*Source document*
Given all this, surely it seems useful to talk about imposter syndrome. I certainly encourage graduate students to be reflective about the way that approbation functions in academia. We can all benefit from being able to take a compliment. And there are people whose sense of their own imposterhood is so deep as to be a significant impediment to their work. So I am not objecting to the use of the term, but rather to the notion that it applies to all of us. In other words, my objection is to the way that a universal application of the term appears to pathologize inevitable aspects of academic life.

This overuse of the term concerns me for two reasons. In the first place, if the term is used to describe everyone, then it doesn’t have much power left to help those who are genuinely suffering. Those who need  resources to help them find a way to internalize their successes might be helped by having the term reserved for a more specific condition. What’s more, the widespread use of the term can hide the ways in which some people are made to feel as though they are imposters. Some may experience imposterhood all on their own, but others are having these thoughts thrust upon them by an inhospitable academy. You can’t be expected to solve your own sense of imposterhood when attitudes towards your identity–as a woman, a racialized person, an LGBTQ person, a disabled person, a first gen graduate student, a second language user–demonstrate an ongoing belief that you don’t belong.

*Written request*
In the passage on imposter syndrome, find the span that opens with "This overuse of" and ends after "you don’t belong.", and reproduce it word for word.

*Available data*
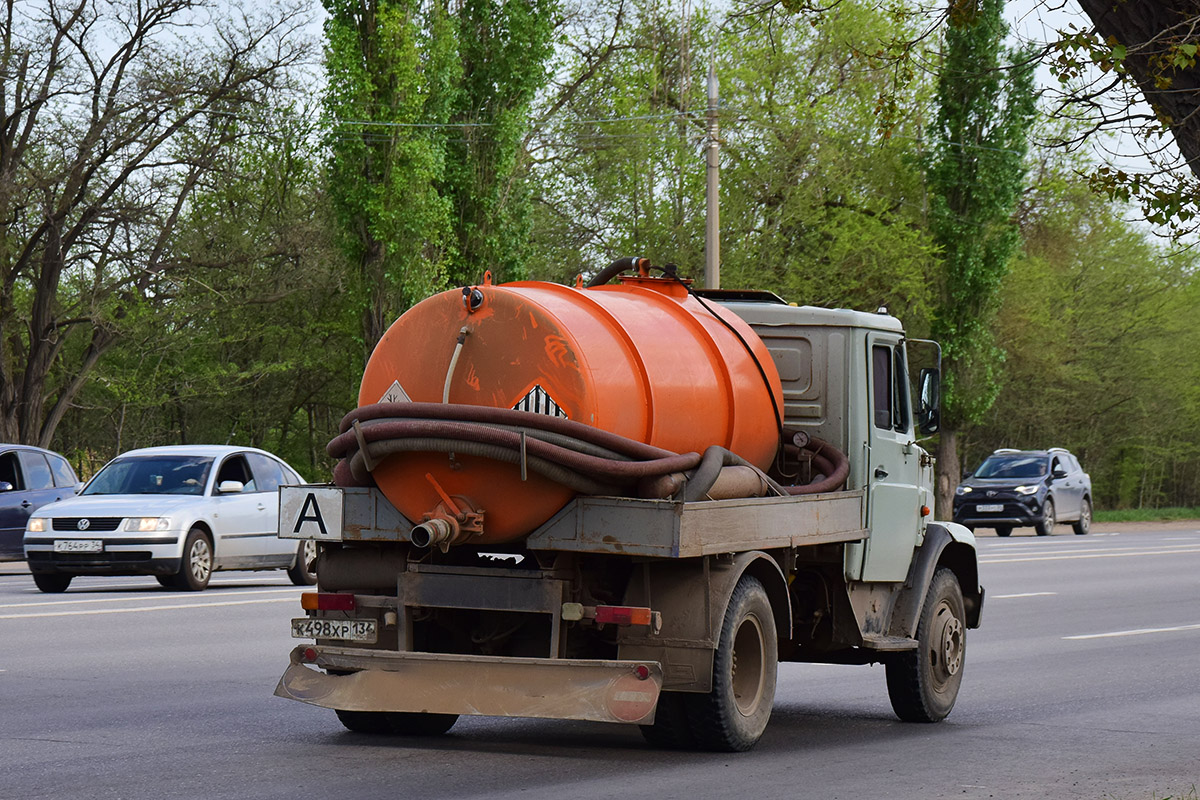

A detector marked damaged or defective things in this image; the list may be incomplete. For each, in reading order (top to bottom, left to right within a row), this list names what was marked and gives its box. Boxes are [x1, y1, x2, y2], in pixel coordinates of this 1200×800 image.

*Task solution*
This overuse of the term concerns me for two reasons. In the first place, if the term is used to describe everyone, then it doesn’t have much power left to help those who are genuinely suffering. Those who need  resources to help them find a way to internalize their successes might be helped by having the term reserved for a more specific condition. What’s more, the widespread use of the term can hide the ways in which some people are made to feel as though they are imposters. Some may experience imposterhood all on their own, but others are having these thoughts thrust upon them by an inhospitable academy. You can’t be expected to solve your own sense of imposterhood when attitudes towards your identity–as a woman, a racialized person, an LGBTQ person, a disabled person, a first gen graduate student, a second language user–demonstrate an ongoing belief that you don’t belong.